Published online: May 02, 2002
Issue release date: May 2002

Number of Print Pages: 10
Number of Figures: 0
Number of Tables: 3

ISSN: 1420-8008 (Print)
eISSN: 1421-9824 (Online)

For additional information: https://www.karger.com/DEM

Abstract

Recent epidemiologic studies have shown an association between low serum folate levels and risk of vascular disease, including stroke and various types of vascular cognitive impairment. We examined data from the Canadian Study of Health and Aging (CSHA), a population-based, prospective 5-year investigation of the epidemiology of dementia among Canadians aged 65+ years. The risk of an adverse cerebrovascular event (including vascular dementia, vascular cognitive impairment, or fatal stroke) during follow-up, was assessed according to serum folate quartiles among subjects with no evidence of dementia at baseline (n = 369).

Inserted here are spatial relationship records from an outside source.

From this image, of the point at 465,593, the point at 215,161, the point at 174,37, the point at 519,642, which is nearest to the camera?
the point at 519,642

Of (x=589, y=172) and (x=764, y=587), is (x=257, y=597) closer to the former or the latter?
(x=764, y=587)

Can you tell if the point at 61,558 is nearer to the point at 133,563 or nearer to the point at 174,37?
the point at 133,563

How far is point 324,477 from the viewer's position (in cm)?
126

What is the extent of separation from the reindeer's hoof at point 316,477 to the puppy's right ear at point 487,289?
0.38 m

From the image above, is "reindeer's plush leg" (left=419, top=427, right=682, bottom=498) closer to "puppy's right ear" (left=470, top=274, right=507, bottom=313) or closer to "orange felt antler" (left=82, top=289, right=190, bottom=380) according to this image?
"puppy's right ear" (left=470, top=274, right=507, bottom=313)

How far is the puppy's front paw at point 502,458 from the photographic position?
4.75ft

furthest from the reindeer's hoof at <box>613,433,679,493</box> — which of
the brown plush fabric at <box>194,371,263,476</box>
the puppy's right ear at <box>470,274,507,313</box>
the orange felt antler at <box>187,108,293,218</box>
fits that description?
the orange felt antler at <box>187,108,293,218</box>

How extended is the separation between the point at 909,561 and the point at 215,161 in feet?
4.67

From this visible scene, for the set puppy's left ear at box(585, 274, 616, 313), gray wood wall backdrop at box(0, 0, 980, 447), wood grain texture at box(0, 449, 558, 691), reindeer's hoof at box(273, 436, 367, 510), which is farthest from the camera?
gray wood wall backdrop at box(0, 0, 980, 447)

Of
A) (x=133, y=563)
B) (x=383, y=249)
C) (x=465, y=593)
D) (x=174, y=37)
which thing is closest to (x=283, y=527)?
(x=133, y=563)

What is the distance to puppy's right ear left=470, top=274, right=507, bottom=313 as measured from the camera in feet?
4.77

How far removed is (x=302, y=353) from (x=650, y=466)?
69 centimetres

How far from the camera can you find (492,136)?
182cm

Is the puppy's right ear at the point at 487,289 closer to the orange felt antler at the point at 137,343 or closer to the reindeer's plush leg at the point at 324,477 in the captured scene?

After adjusting for certain covariates, including cardiovascular disease and nutritional indices, education, smoking and baseline cognitive status, the risk estimate for an adverse cerebrovascular event associated with the lowest folate quartile compared with the highest quartile was OR 2.42 (95% CI 1.04–5.61). Results from stratified analyses also showed that relatively low serum folate was associated with a significantly higher risk of an adverse cerebrovascular event among female (OR 4.02, 95% CI 1.37–11.81) but not male (OR 1.02, 95% CI 0.25–4.13) subjects. Among the total sample, there was a consistent trend toward poorer health and cognitive outcomes during follow-up (including mortality, cognitive decline and dementia) among those in the lowest folate quartile compared with the highest quartile. Low serum folate levels are independently associated with a significantly higher risk of an adverse cerebrovascular event, including vascular dementia and stroke death, among older, cognitively vulnerable persons.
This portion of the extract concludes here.